Task description: Read the lines of the data below and retrieve those with "Equus".

Exercise data:
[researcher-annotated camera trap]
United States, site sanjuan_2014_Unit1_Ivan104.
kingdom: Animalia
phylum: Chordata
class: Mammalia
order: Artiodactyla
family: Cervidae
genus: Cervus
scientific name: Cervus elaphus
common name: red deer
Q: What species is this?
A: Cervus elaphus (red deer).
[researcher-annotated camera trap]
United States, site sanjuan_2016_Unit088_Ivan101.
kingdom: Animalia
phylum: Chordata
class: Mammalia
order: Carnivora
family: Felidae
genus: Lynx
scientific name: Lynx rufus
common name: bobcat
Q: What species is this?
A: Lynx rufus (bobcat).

==

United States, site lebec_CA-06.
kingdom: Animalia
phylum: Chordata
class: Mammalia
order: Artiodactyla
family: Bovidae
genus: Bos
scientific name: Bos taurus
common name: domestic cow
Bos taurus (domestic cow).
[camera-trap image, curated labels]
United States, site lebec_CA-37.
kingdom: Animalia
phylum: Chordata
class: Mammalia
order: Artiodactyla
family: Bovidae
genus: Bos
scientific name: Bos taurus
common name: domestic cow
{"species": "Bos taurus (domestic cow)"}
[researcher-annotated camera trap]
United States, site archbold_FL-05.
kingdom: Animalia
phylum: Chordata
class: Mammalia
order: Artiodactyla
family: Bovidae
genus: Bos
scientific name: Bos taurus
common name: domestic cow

---

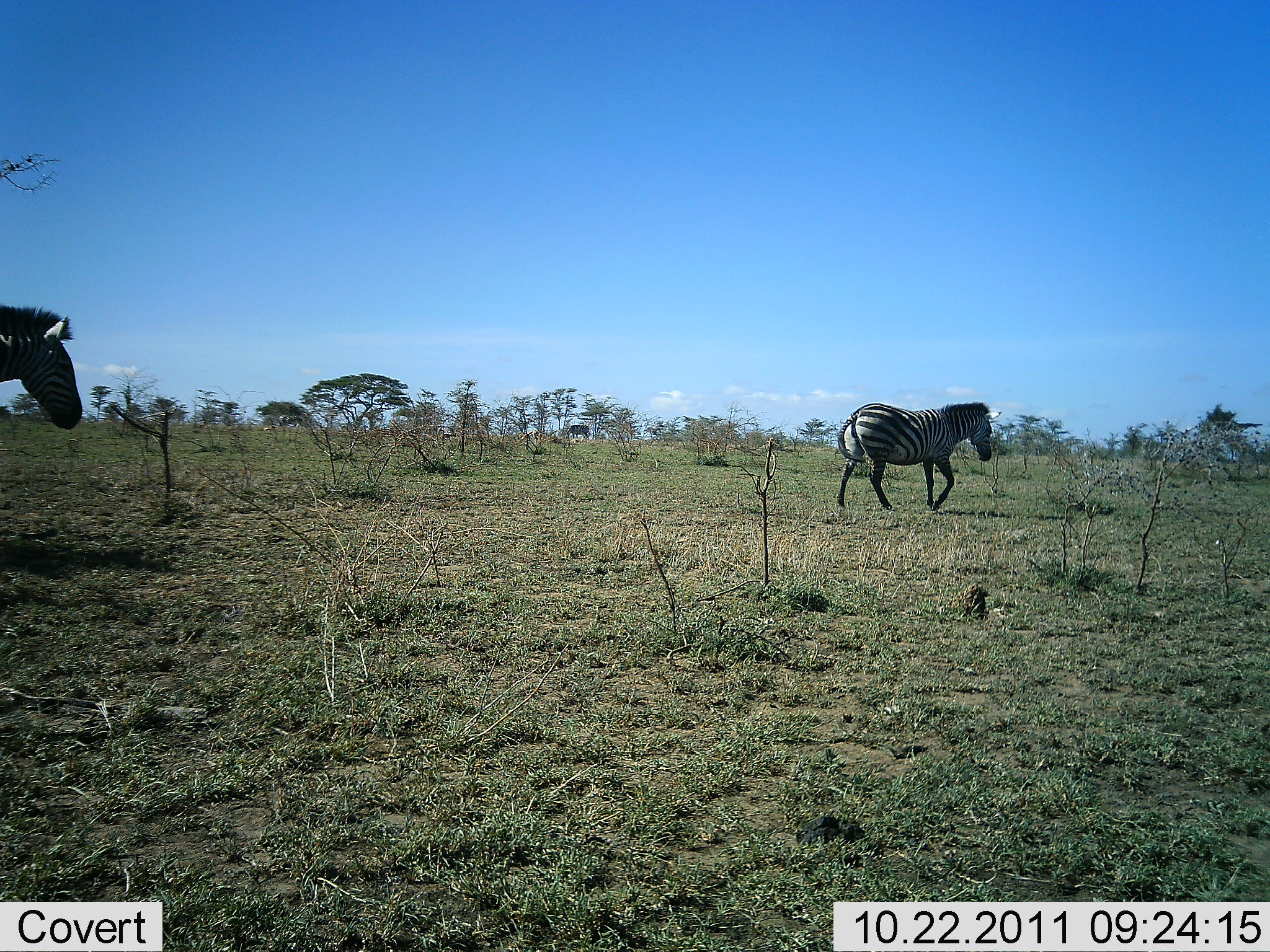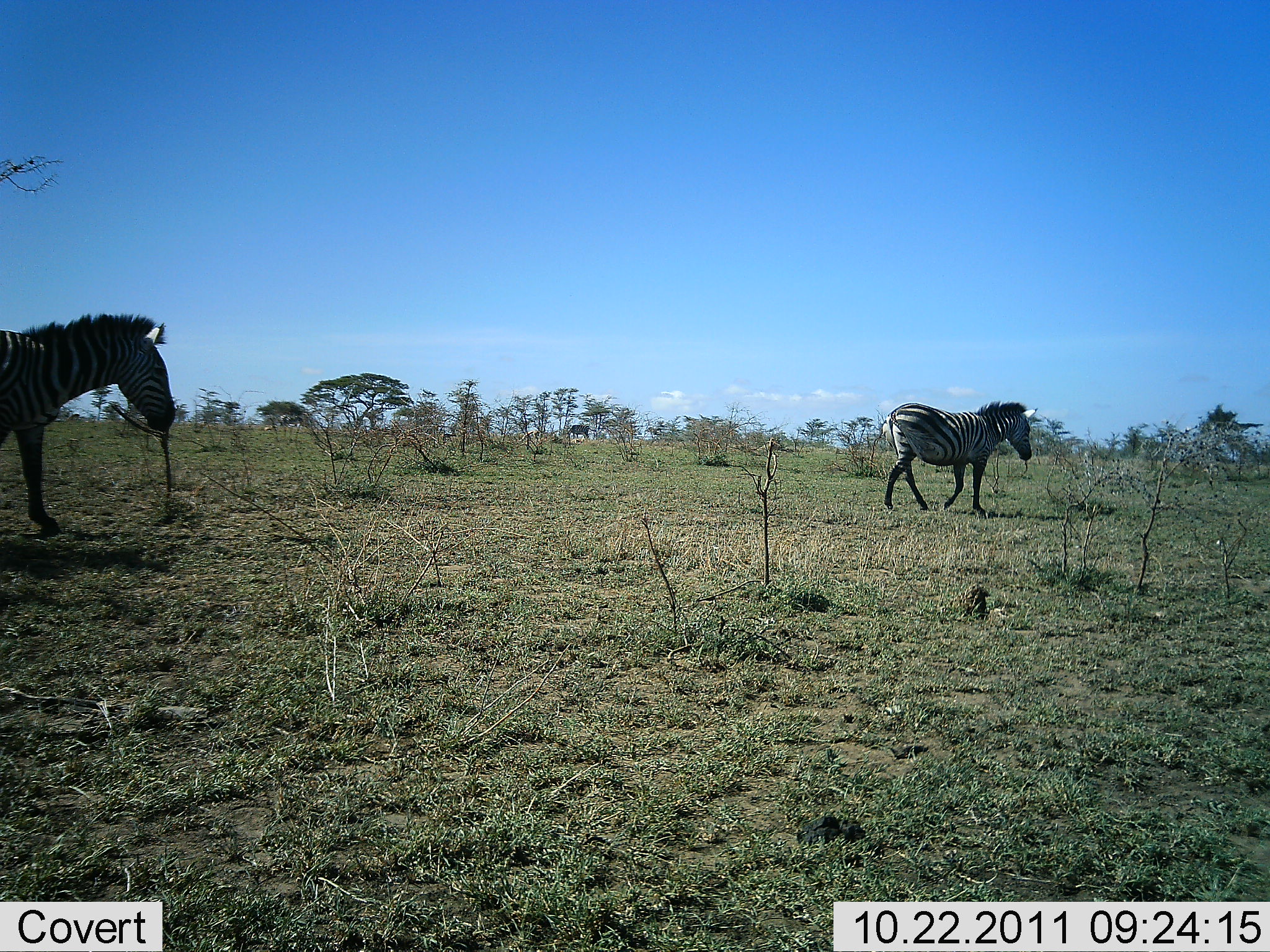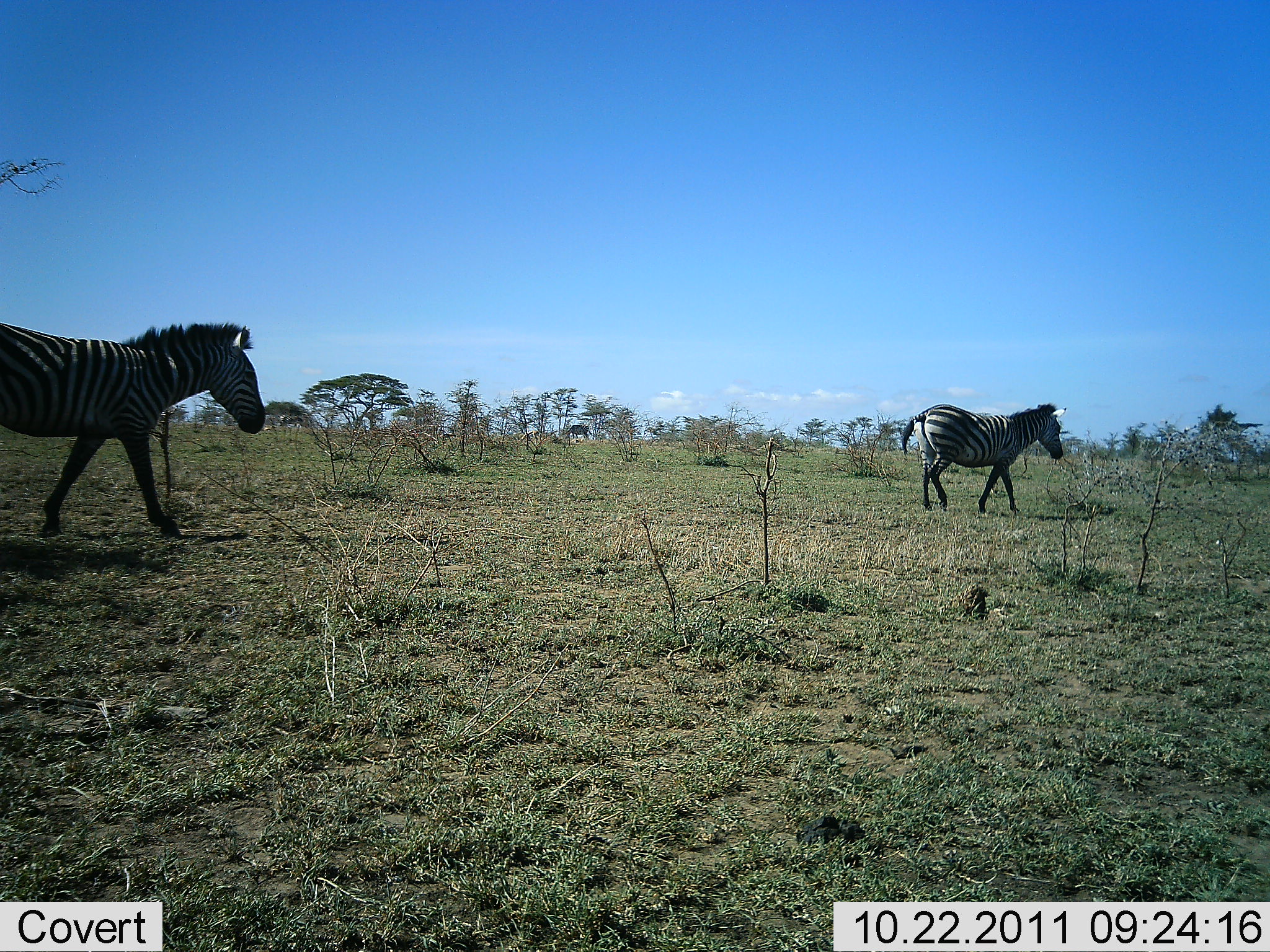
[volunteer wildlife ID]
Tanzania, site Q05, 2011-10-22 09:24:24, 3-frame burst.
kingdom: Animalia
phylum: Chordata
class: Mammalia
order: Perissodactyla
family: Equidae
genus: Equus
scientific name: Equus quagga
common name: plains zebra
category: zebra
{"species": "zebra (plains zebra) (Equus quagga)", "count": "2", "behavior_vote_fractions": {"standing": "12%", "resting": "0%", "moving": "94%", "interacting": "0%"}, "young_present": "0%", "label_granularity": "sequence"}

Written response:
genus: Equus
scientific name: Equus quagga
{"species": "zebra (plains zebra) (Equus quagga)", "count": "2", "behavior_vote_fractions": {"standing": "12%", "resting": "0%", "moving": "94%", "interacting": "0%"}, "young_present": "0%", "label_granularity": "sequence"}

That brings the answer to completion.